BKP – Direktur Eksekutif Southeast Asia Freedom of Expression Network (Safenet), Damar Juniarto mengatakan, harapan agar Undang-Undang Nomor 19 Tahun 2016 tentang Perubahan atas UU Nomor 11 Tahun 2008 tentang Informasi dan Transaksi Elektronik (UU ITE) dapat diperbaiki tak ubahnya menunggu lebaran kuda.

“Yang kami maksud dengan perbaikan adalah merevisi total UU ITE dari pasal-pasal yang bermasalah,” ujar Damar dalam acara peluncuran buku dan microsite yang disiarkan akun YouTube Safenet Voice.
“Tapi kami mendengar dan membaca sendiri perbaikan-perbaikan yang diinginkan itu seperti lakon cerita Godot menunggu Tuhan, seperti pungguk merindukan bulan, seperti menunggu lebaran kuda yang tidak akan datang,” imbuhnya.

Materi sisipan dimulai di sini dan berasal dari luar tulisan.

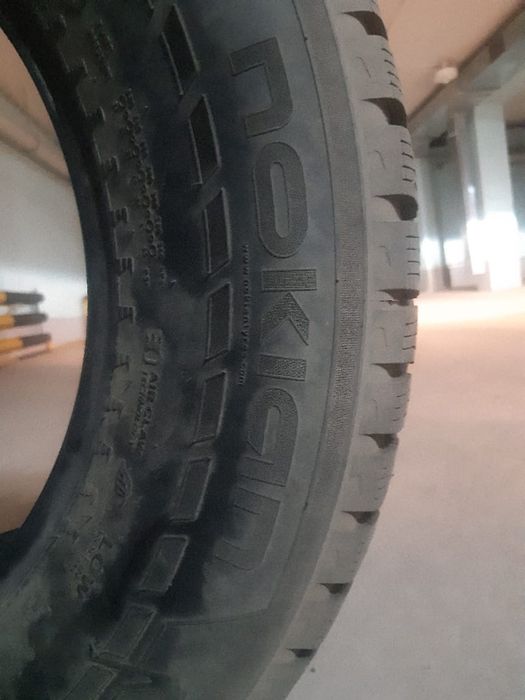 Продам Шины зимние шипованые.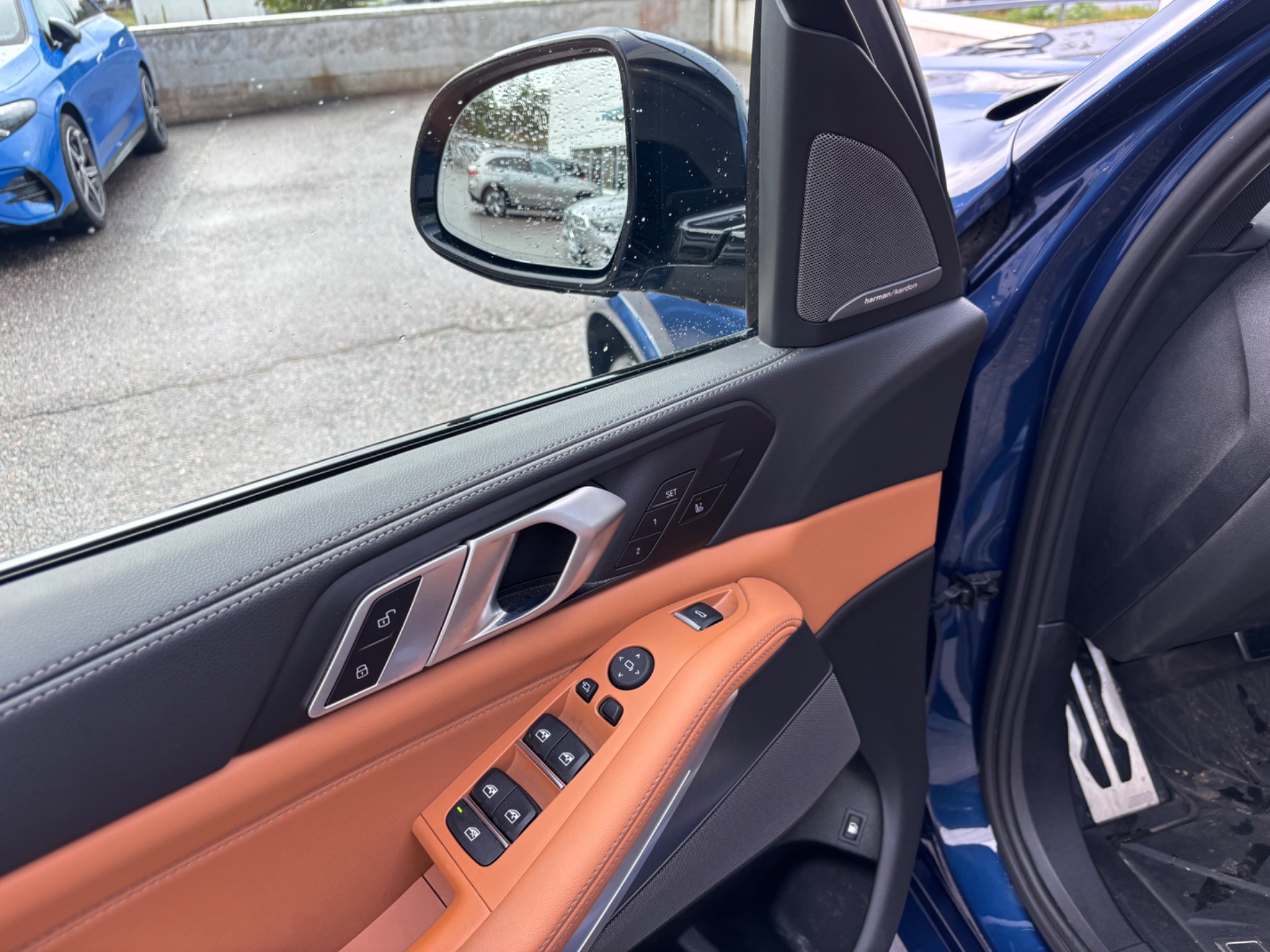 BMW X5 2023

Sehingga, ia tak heran bila banyak laporan baik dari dalam maupun luar negeri yang menyebut telah terjadi regresi atau kemunduran demokrasi di Indonesia akibat keberadaan UU itu.
“Ada juga spektrum yang lebih akut yang mengatakan bahwa kita masuk neo otorianisme, kita menjalani Orba jilid II, atau otoritarianisme digital seperti laporan kami melihat situasi di tahun 2019,” kata Damar.
Sementara itu, jurnalis yang pernah terjerat UU ITE, Diananta Putra Sumedi menyebut bahwa siapa saja bisa terjerat UU ITE, sekalipun itu seorang wartawan yang bekerja dilindungi UU Nomor 40 Tahun 1999 tentang Pers.
Ia berharap pemerintah dapat membuka mata untuk bisa mencabut pasal karet dalam UU ITE. “Saya berharap pemerintah membuka diri, membuka mata, buka lah mata pemerintah, cabut pasal-pasal karet,” tegas dia.
Sebelumnya, pemerintah memutuskan akan merevisi empat pasal UU ITE setelah mendapat persetujuan dari Presiden Joko Widodo.
Keempat pasal yang bakal direvisi meliputi Pasal 27, Pasal 28, Pasal 29, dan Pasal 36. Perbaikan ini juga satu paket dengan penambahan satu pasal dalam UU ITE, yakni pasal 45C.